Welcome to The Data Day, our cricket statistics blog for 2021-22. Here we use data to try to understand what just happened and why. And when we can’t, we ask our models what they think.

June 10, first day

New Zealand 318-4

England’s new era under Brendon McCullum-Ben Stokes got off to a perfect start at Lord’s last week. A five-wicket win in the first Test of the series was their first win in eight matches, and a win in that second Test will give them back-to-back victories in the Men’s Test for the first time since February 2021.

Before a ball was thrown, our cricket simulation model had the home team as 48.2% favourites, New Zealand at 41.2% and a draw at 10.6%.

But after an opening position of 84 between Will Young and Tom Latham – the highest opening partnership in a Test match at Trent Bridge since 2005 – it looked like a good shot for New Zealand to lose.
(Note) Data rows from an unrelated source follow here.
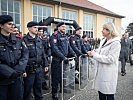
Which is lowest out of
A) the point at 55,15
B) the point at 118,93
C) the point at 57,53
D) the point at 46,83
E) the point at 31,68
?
the point at 118,93

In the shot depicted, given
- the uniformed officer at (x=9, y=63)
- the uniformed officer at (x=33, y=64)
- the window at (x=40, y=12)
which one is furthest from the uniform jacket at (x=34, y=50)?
the window at (x=40, y=12)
The pitch had a good even pace and bounced around, and the conditions didn’t offer much in the way of swing.

Despite five straight single-digit scores, Young looked smooth and positive. Latham sought to attack poor deliveries. And by the time the pair had made 84 points together, the live odds had flipped. New Zealand were now in the box at 59.6%, with England falling to 23.4%. The model also predicted that the Black Caps would score 350.
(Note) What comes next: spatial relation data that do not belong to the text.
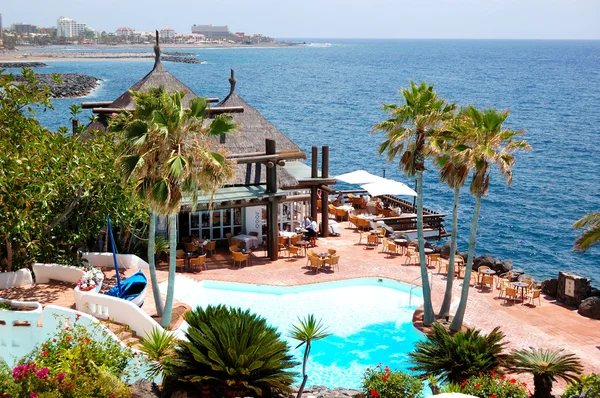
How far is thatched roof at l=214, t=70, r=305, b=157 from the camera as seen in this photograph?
2694 centimetres

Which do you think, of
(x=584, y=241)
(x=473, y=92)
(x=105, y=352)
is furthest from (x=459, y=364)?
(x=473, y=92)

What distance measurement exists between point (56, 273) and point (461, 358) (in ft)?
40.7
But within the space of two balls, England hit back. First, Stokes fired Young, the right-handed fly-half closing out a slide delivery where a Zak Crawley dive took a superb low hold. Next it was Latham, cheating on a shot from James Anderson and getting caught mid-wicket by a sprawling Matthew Potts.

After those two quick wickets, the outcome of the scheduled match swung again, with New Zealand still favorites (47.7%), but only marginally (England 43.6%).
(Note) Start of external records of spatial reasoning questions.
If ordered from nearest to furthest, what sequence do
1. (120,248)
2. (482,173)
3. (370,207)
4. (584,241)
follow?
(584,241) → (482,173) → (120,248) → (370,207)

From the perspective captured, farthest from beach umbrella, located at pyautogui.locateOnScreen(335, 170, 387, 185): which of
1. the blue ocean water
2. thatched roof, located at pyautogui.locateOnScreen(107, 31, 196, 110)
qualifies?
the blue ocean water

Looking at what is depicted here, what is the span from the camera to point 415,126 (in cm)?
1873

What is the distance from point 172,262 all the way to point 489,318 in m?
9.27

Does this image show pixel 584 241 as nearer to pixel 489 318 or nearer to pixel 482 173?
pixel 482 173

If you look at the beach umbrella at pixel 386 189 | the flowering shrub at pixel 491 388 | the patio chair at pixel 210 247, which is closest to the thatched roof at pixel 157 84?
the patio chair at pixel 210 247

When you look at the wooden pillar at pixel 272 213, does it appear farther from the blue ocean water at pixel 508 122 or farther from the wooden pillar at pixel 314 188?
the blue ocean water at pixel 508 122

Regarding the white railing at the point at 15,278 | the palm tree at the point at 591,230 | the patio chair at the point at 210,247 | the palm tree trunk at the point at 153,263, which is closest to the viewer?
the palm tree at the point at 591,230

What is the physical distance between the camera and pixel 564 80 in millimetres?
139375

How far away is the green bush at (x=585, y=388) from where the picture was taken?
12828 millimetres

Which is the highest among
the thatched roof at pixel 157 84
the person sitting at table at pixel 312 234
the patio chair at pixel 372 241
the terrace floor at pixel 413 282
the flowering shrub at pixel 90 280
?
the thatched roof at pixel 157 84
Henry Nicholls and Devon Conway came together to put in a quick 77, before Stokes again played the partnership breaker, drawing a Nicholls advantage into the gloves of Ben Foakes.

As in the morning session, one wicket brought another, with Anderson suppressing Conway just four from his 50.

Now England’s catch was superb in the first Test match, making up for their 13 chances. But their old shortcomings were still visible, with Crawley dropping a strong chance from Nicholls and Joe Root dropping a regulation advantage from Mitchell. It’s something England have really struggled with in recent years. Of the 11 teams that have played Test cricket since the start of 2021, England are seventh in catch rate (76%), which McCullum – a brilliant defender himself – will want to improve on.

But Lord’s centurion Mitchell continued to punish England for letting him down, taking a particular interest in Jack Leach. Scoring rates were vastly different from the Lord’s Test, admittedly, but in his first six overs Leach was hit for more boundaries (5) than substitute Matt Parkinson was in the entire first Test.

There were other opportunities in England begging, notably after they took the second new ball when Bairstow and Crawley both gave Tom Blundell an advantage for the other man to rip some air out. To say that Stuart Broad was unhappy to see his work go unrewarded is an understatement. The day ended with the Mitchell/Blundell partnership on the 149, a sleek rescue that put New Zealand in the driving seat, early but solid favorites to level the series.